Museum in Lübeck, Germany

The European Hansemuseum (Europäisches Hansemuseum) is a museum in Lübeck, Germany dedicated to the history of the Hanseatic League. Covering an area of in total 7405 sqm, is the largest museum in the world specifically dedicated to this subject. The museum was opened in May 2015.

==History==
Planning for a museum in Lübeck dedicated to the history of the Hanseatic League began in 2004. The opening of the museum was delayed several times because archaeological excavations on the site proved more time-consuming than initially imagined. The museum was officially opened by the Chancellor of Germany Angela Merkel on 27 May 2015, and received its first visitors on 30 May 2015.

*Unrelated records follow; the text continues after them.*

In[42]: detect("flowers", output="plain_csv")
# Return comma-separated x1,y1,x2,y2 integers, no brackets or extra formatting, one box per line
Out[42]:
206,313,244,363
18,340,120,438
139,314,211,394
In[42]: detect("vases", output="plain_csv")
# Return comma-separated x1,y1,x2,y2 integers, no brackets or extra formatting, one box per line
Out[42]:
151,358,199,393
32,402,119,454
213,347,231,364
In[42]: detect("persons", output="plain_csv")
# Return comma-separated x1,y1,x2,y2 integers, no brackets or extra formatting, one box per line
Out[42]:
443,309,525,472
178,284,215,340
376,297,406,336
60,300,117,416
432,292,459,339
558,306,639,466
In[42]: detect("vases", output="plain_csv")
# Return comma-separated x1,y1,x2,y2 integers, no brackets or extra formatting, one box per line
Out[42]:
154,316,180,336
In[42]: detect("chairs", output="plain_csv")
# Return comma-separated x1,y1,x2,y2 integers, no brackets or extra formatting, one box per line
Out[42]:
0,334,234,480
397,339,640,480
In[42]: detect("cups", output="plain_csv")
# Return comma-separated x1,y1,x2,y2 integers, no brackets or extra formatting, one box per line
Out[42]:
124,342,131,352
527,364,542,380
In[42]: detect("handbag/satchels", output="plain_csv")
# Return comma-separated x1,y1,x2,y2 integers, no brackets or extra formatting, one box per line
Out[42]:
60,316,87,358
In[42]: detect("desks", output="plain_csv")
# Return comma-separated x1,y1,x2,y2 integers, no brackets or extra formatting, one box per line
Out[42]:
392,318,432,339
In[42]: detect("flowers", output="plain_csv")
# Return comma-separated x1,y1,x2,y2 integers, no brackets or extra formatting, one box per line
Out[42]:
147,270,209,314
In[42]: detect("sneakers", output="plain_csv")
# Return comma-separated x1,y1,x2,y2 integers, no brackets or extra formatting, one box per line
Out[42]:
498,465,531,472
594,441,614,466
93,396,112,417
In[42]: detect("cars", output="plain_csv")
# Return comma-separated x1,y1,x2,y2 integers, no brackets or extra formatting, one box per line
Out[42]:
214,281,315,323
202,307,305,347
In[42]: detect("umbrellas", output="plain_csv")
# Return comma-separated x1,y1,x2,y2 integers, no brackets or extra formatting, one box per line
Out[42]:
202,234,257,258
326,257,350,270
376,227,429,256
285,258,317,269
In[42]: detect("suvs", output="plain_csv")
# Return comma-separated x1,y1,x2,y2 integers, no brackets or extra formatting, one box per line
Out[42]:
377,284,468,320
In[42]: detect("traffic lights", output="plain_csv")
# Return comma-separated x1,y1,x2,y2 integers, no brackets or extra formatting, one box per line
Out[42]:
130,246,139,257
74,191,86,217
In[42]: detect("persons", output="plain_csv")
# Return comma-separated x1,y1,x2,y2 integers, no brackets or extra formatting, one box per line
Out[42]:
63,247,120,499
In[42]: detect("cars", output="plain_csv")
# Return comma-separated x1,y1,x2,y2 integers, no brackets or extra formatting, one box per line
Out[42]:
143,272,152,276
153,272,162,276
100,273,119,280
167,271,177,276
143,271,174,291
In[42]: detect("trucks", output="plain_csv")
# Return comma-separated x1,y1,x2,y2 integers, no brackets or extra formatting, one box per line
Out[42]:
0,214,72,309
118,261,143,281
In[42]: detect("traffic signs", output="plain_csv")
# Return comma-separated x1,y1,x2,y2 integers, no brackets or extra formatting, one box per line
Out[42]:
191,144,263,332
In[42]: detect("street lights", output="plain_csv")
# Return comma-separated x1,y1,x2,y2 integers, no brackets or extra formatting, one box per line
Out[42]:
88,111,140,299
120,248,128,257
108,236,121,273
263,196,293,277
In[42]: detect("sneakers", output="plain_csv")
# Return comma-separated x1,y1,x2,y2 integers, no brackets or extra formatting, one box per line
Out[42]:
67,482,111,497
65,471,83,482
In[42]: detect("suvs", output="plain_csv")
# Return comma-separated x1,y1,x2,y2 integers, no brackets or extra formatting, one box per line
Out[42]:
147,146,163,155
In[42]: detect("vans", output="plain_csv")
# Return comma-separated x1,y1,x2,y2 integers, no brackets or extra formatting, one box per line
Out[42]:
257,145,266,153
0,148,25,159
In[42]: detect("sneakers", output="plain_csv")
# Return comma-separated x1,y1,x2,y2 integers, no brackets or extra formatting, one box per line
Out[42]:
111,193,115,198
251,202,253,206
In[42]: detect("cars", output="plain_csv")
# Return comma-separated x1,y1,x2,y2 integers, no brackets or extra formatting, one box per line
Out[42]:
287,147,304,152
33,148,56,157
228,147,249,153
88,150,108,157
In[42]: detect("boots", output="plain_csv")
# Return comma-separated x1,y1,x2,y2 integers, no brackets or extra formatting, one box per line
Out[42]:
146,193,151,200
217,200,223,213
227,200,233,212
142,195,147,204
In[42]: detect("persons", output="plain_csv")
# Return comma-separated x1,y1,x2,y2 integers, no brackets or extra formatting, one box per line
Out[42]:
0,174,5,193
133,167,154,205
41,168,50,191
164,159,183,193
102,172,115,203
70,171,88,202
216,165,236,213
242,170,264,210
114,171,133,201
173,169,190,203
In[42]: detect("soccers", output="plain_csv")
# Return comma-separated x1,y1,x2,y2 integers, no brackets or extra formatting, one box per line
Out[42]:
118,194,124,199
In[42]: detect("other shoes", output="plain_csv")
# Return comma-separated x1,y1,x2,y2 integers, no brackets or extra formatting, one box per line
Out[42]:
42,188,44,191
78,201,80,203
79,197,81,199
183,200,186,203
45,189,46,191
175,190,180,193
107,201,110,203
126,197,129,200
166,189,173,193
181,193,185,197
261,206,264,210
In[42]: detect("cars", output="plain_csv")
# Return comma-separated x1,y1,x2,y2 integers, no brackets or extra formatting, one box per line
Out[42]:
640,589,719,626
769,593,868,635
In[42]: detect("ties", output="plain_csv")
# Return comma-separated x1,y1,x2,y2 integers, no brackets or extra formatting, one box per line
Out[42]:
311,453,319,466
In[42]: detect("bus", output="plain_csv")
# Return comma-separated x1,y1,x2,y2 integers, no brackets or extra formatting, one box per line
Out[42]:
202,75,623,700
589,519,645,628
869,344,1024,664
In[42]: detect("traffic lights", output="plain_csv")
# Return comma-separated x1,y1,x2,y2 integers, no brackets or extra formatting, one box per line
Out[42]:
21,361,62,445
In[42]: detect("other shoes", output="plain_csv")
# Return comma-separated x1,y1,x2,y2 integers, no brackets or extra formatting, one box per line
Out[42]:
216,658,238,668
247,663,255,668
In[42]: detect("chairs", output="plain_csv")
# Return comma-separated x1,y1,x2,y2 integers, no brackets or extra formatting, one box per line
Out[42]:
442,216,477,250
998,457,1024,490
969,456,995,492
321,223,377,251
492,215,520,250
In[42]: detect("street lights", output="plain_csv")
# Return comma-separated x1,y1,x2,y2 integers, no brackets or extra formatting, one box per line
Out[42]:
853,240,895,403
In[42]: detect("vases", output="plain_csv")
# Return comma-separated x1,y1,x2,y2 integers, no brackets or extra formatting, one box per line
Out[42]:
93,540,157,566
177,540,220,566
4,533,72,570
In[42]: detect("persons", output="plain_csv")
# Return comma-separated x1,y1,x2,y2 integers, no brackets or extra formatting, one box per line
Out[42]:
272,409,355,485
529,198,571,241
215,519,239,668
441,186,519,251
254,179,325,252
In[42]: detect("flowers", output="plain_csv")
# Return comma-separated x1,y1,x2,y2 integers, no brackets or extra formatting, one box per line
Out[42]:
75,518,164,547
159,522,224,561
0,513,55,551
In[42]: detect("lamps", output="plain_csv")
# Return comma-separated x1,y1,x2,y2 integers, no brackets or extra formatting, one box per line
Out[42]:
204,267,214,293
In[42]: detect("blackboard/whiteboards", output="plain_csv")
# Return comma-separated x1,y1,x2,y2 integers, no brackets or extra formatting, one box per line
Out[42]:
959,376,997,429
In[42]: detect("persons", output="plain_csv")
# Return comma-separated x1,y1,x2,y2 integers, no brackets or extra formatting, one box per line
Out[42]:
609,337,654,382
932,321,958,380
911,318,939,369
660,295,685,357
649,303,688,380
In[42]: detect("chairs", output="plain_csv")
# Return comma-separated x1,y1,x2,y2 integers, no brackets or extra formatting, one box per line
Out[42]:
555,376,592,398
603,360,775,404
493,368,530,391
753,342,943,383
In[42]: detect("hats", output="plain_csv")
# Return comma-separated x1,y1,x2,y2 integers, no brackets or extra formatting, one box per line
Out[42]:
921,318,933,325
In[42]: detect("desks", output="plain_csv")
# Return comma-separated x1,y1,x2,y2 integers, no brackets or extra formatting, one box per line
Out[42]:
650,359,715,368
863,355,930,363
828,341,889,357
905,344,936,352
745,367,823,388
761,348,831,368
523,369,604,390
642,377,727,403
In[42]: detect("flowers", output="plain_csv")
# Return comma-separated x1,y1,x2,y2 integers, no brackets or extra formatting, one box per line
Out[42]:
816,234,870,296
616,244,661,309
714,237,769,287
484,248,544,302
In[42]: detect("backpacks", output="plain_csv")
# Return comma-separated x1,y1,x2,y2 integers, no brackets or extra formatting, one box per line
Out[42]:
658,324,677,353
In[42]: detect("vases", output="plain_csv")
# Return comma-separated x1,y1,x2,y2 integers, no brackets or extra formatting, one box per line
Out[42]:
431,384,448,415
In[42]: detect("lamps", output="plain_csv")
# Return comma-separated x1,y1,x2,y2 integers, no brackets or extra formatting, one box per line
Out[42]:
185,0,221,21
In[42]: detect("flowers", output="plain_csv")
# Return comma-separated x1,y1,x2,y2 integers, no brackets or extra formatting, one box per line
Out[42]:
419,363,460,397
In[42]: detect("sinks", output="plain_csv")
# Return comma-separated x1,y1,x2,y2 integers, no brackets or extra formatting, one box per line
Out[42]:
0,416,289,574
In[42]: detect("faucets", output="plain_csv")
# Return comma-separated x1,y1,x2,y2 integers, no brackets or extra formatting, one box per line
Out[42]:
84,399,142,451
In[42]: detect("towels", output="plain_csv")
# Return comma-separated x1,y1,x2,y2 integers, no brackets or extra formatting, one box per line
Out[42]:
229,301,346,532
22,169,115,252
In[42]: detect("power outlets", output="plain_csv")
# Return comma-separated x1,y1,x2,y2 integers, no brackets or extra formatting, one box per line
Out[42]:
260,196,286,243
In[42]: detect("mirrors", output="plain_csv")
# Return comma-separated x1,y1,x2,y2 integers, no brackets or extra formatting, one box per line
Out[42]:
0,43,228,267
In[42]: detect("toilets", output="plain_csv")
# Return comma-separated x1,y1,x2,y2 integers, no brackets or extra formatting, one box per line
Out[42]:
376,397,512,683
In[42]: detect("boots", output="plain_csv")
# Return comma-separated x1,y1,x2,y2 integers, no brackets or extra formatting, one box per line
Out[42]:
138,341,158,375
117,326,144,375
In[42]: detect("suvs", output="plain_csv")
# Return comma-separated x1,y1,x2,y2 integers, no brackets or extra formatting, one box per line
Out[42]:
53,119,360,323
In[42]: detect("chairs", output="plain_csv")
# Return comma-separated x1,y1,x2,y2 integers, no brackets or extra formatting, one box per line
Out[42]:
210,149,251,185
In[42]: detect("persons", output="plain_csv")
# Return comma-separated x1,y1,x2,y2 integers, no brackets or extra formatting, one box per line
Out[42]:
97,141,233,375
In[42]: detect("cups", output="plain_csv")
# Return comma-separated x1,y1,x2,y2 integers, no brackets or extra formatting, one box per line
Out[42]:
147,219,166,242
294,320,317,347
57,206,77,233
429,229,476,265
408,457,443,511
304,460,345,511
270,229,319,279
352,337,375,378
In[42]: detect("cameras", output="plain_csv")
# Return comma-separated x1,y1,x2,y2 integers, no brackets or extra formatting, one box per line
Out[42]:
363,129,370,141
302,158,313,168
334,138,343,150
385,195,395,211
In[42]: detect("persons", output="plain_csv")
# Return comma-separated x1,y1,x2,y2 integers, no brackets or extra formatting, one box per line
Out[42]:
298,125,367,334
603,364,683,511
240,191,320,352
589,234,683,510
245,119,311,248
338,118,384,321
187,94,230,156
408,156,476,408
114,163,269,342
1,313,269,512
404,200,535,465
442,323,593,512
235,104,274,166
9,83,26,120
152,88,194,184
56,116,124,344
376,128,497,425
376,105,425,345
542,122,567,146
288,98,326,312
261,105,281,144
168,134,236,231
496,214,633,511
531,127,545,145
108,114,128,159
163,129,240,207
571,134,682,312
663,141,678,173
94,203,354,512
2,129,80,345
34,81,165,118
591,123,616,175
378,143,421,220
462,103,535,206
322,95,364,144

==Collections and exhibitions==
The museum consists of a permanent exhibition with exhibits of original historical objects, interactive elements and staged historical scenes from the former trading ports of the Hansa Novgorod, Bruges, Bergen and London, as well as Lübeck. The original historical items displayed include documents, paintings and gold and silver coins from the so-called Lübeck Hoard. The exhibition is aimed at informing visitors about the overall history of the Hanseatic League from its formation to its dissolution, but also about the economics and trade networks of the League as well as of everyday life in the historical time span during which the Hansa existed. It is the largest museum in the world dedicated to the history of the Hanseatic League.

==Description==
===Location===
The museum is located in the northern part of the old town of the city and lies in the part of the city that is considered a World Heritage Site (Hanseatic City of Lübeck). The museum is part of the Burgkloster or Castle Friary site, a former Dominican monastery from the 13th century, and it's also to a degree integrated with the "Castle Hill" nearby. The location has been described as "one of the most important medieval monuments in northern Germany". Visitors to the museum can also access the Burgkloster and the archaeological site on which the museum was built, thus providing an insight into the development of the urban and social structure of Lübeck in parallel to the museum's exhibition chronicling the history of the Hansa.

===Architecture===
The museum was designed by the architectural firm Andreas Heller Architects & Designers, based in Hamburg. The building is constructed of hand-crafted bricks, and though modernist in its expression, also displays references to its historical context. Its compact wall can thus be interpreted as a reference to the old medieval city wall, part of which once was located on the site of the museum; similarly, the roof of the building can be seen as a referral to the crow-stepped gables of the old city of Lübeck, and its decoration as a contemporary interpretation of the Gothic taste for intricate quatrefoil. Inside, the layout of the museum mixes open and closed spaces and it contains, apart from the exhibition areas, also a playground and a restaurant. The museum covers an area of in total 7405 sqm.

==Criticism==
After its opening, the museum has been criticised for being too dark, and the exhibits too reliant on text and not being properly contextualised.